Holger Friedrich, einer der neuen Eigentümer der Berliner Zeitung, arbeitete als Inoffizieller Mitarbeiter (IM) unter dem Decknamen „Peter Bernstein“ für das Ministerium für Staatssicherheit der DDR. Das geht aus Recherchen der Welt am Sonntag hervor, die sich auf Friedrichs IM-Akte aus der Stasiunterlagenbehörde stützen. Aus rund 125 Seiten der Akte habe die Behörde der Zeitung auf Antrag 80 Seiten zur Verfügung gestellt.
Die Recherchen belasten den Verleger schwer. Demnach soll er während seines dreijährigen Wehrdienstes bei der Nationalen Volksarmee (NVA) über Kameraden an die Stasi berichtet haben. Einige davon seien durch Friedrich schwer belastet worden. In zwölf größtenteils handschriftlichen Spitzelberichten werden nach Angaben der Welt am Sonntag mehr als 20 Personen in identifizierbarer Weise genannt.

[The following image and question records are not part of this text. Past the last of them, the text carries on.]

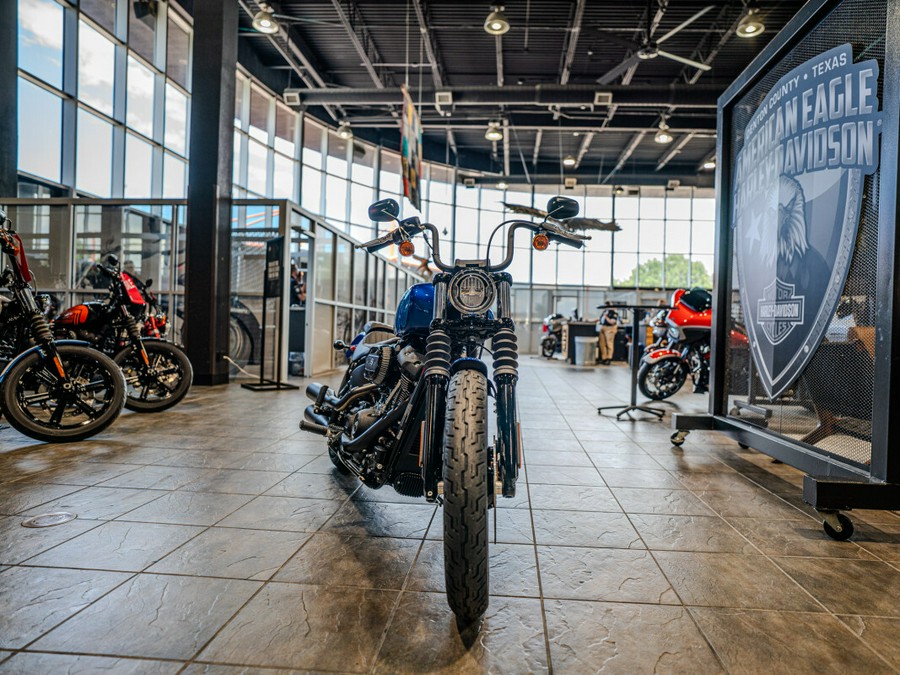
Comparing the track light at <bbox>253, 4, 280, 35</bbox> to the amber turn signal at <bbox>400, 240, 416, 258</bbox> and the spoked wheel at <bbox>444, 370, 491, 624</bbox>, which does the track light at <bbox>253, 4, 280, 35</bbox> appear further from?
the spoked wheel at <bbox>444, 370, 491, 624</bbox>

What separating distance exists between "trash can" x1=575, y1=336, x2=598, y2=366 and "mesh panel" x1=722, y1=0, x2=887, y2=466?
9745 millimetres

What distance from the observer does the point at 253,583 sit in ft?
5.24

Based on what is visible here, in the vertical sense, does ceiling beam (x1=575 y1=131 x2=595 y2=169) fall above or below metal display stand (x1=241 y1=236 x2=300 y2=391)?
above

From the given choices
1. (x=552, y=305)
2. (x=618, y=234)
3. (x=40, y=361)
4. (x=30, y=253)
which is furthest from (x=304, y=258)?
(x=618, y=234)

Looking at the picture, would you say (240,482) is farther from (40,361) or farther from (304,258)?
(304,258)

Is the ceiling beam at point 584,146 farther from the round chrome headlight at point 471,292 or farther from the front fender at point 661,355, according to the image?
the round chrome headlight at point 471,292

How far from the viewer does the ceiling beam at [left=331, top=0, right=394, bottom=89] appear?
1009 cm

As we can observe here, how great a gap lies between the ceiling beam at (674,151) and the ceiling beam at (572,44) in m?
5.69

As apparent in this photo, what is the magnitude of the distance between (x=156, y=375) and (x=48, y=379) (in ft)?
3.75

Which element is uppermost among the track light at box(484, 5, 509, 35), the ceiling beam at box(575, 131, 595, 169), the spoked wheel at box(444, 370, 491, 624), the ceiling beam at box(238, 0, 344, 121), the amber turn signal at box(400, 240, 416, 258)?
the ceiling beam at box(575, 131, 595, 169)

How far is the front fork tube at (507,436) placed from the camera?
1.59 m

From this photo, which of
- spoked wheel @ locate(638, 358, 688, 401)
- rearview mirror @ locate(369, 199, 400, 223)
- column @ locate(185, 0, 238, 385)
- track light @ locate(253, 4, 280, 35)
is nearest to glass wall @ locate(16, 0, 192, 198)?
track light @ locate(253, 4, 280, 35)

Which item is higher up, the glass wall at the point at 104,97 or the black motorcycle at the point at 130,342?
the glass wall at the point at 104,97

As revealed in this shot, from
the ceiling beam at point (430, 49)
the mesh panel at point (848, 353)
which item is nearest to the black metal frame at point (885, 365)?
the mesh panel at point (848, 353)
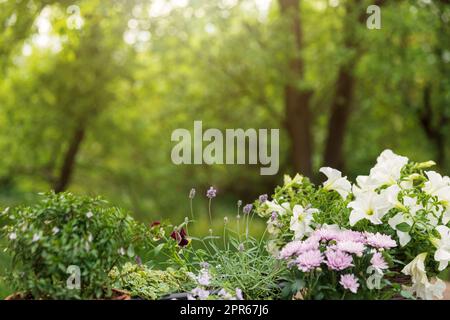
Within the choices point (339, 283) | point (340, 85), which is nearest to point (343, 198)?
point (339, 283)

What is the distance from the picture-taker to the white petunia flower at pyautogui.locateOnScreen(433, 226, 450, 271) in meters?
2.50

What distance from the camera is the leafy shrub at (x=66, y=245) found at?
224 centimetres

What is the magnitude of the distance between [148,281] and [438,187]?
1.34m

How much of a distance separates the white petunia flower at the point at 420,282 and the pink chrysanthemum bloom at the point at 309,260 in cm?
43

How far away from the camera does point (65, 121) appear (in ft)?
35.3

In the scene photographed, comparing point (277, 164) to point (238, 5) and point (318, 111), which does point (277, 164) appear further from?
point (238, 5)

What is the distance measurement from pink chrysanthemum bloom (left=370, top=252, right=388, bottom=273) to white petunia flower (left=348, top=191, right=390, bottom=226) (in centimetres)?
22

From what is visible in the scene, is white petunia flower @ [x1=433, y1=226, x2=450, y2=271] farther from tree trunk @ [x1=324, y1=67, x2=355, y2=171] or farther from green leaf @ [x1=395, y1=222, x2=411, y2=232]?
tree trunk @ [x1=324, y1=67, x2=355, y2=171]

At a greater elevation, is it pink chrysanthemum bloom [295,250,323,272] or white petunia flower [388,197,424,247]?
white petunia flower [388,197,424,247]

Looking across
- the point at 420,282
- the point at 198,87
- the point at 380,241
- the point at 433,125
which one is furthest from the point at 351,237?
the point at 198,87

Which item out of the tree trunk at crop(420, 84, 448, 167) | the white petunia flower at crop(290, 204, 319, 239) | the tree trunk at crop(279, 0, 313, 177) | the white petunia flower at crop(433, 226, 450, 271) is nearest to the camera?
the white petunia flower at crop(433, 226, 450, 271)
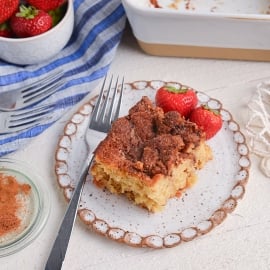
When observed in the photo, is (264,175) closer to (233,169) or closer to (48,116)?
(233,169)

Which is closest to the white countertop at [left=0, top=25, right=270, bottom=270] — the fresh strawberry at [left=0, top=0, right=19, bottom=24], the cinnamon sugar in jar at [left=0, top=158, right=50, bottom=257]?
the cinnamon sugar in jar at [left=0, top=158, right=50, bottom=257]

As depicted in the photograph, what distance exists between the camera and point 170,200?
1346 millimetres

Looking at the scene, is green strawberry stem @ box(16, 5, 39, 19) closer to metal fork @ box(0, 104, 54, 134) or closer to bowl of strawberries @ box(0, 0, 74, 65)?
bowl of strawberries @ box(0, 0, 74, 65)

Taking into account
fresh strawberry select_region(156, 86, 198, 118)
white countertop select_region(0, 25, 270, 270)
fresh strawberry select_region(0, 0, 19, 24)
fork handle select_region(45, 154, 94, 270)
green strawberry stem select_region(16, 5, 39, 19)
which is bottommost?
white countertop select_region(0, 25, 270, 270)

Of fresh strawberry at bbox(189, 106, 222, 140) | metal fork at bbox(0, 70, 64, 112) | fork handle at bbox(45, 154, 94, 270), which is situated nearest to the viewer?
fork handle at bbox(45, 154, 94, 270)

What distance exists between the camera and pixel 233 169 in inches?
54.9

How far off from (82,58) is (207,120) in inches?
18.4

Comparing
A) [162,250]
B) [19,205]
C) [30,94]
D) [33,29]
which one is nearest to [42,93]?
[30,94]

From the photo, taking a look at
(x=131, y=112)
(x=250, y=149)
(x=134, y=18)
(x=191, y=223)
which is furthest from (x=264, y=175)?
(x=134, y=18)

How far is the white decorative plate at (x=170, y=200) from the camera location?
128 cm

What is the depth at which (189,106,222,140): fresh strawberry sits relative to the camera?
4.65ft

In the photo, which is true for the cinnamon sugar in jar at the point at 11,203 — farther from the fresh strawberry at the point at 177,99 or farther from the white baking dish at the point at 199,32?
the white baking dish at the point at 199,32

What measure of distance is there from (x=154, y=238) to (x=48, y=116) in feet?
1.53

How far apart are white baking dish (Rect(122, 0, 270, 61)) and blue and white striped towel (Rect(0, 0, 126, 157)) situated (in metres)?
0.11
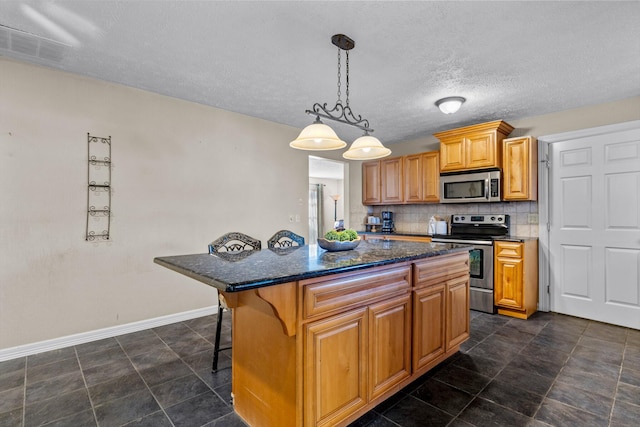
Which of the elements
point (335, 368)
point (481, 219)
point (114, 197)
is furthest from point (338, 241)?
point (481, 219)

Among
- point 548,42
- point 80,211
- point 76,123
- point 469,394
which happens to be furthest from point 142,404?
point 548,42

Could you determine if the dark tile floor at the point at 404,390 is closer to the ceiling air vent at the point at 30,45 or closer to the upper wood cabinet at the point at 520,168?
the upper wood cabinet at the point at 520,168

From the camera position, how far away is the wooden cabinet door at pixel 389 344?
68.8 inches

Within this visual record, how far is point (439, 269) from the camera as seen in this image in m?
2.26

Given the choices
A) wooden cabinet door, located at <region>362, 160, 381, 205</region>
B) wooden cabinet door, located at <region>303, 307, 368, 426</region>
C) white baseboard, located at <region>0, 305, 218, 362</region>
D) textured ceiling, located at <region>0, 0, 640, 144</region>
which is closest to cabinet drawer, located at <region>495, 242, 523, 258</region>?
textured ceiling, located at <region>0, 0, 640, 144</region>

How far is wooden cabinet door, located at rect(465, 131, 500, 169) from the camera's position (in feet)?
12.4

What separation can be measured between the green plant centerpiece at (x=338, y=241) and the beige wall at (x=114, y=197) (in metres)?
2.02

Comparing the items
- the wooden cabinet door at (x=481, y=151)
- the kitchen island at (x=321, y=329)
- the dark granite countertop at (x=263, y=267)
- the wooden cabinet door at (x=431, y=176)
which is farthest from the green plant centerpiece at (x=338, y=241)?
the wooden cabinet door at (x=431, y=176)

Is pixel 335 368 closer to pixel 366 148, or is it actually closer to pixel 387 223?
pixel 366 148

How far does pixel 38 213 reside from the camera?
8.67ft

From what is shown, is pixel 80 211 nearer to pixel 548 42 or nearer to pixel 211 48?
pixel 211 48

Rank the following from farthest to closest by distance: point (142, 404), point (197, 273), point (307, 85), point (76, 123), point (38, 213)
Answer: point (307, 85), point (76, 123), point (38, 213), point (142, 404), point (197, 273)

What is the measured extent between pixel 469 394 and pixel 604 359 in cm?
141

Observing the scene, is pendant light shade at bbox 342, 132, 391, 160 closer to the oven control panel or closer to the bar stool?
the bar stool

Gegen einige der Betroffenen seien auf Grundlage der Berichte „Maßnahmen“ durch die Stasi verfügt worden. „Er belastet in den Gesprächen Personen aus seinem Umgangskreis“, zitiert die Welt am Sonntag eine schriftliche Beurteilung Friedrichs durch seinen Führungsoffizier. Von Dezember 1987 bis Februar 1989 soll Friedrich mit Stasi-Offizieren zu konspirativen Treffen zusammengekommen sein.
Im September hatte Holger Friedrich den Berliner Verlag, zu dem neben der Berliner Zeitung auch der Berliner Kurier gehört, gemeinsam mit seiner Frau Silke Friedrich gekauft. Den Kauf sähen die beiden als „zivilgesellschaftliches Engagement“, hieß es damals. Zuvor war das Ehepaar nicht publizistisch oder journalistisch in Erscheinung getreten. Nach ihrem Erwerb des Verlags starteten die Friedrichs ein Modernisierungsprogramm bei der Berliner Zeitung, erneuerten etwa die digitale Infrastruktur des Unternehmens.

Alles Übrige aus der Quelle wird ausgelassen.